# Trying to get a puppy to sleep through the night



## Breesmommy (Apr 4, 2012)

Hi! We adopted a second maltese recently. We've had him for about a month now. He's making progress with house breaking, but he's still not sleeping through the night. He wakes up to go potty, and we let him, but he won't go back to sleep. He's keeping me and my husband awake! We've been keeping his crate in our room with us and our other dog so he won't have to be by himself, but we were thinking about putting him in the living room or somewhere else. I don't want him to be scared or feel abandoned at night. Any advice?


----------



## dntdelay (May 27, 2011)

Jasmine gets up some nights to go potty too; however, she goes back to sleep. Does she sleep in your bed? That might help!


----------



## Ladysmom (Oct 19, 2004)

I read through your other posts and your puppy is just three months old, right? At that age he can't make it through the night without having to potty. Bailey was about six months before he could hold it all night.

Please don't banish him to another room. He is just a typical puppy.

### WRITTEN REQUEST A
Answer these questions about the thread on getting a puppy to sleep through the night, one line each:
(i) How long has the first poster had the second maltese?
(ii) What does Jasmine do after she gets up some nights to go potty?
(iii) About how old was Bailey before he could hold it all night?
### WRITTEN REQUEST B
Carry on the thread about getting a puppy to sleep through the night, starting right after its final sentence.

### DATA
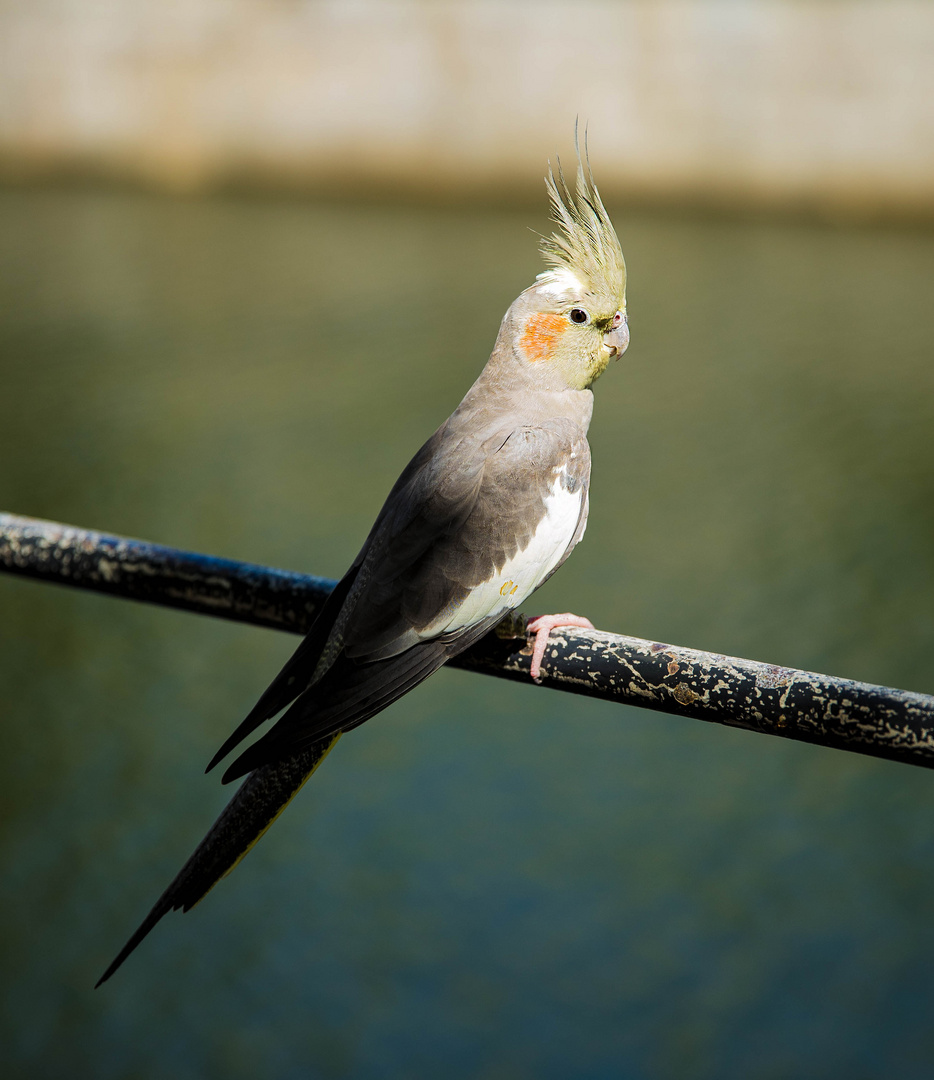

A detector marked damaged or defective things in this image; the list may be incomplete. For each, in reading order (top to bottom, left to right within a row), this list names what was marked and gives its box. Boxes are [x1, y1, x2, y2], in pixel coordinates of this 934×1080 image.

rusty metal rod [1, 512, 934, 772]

---

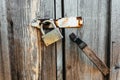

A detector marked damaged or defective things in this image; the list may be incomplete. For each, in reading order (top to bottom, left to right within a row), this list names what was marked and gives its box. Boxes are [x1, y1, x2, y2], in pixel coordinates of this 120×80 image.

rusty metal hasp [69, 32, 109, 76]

### RIGHT ANSWER A
(i) About a month.
(ii) She goes back to sleep.
(iii) About six months.

### RIGHT ANSWER B
Is he pad trained? Bailey slept through the night his second night home (he was just 12 weeks), but he slept in a pen right beside my bed with a pad in it. He had to use it a couple of times during the night. He would go right back to sleep, but I made sure he got plenty of exercise during the day. We always had one wild play session right before bed to tire him out.

If he is alone a lot during the day he sleeps then which is why he is wide awake in the middle of night.


----------



## Furbabies mom (Jul 25, 2011)

Mine always sleep through the night, and have since at least 12 weeks. They're in a crate by my bed. They play all evening, and I think they're too tired to wake up!


----------



## ckanen2n (Jan 2, 2012)

When gio was that little, he slept in a 2x3 pen by my bed. I had a pad in 1/2 and a bed in the other 1/2. I don't think I got up in the night with him and he went on the pad. Maltese puppies need to be close to you - that's just how they are!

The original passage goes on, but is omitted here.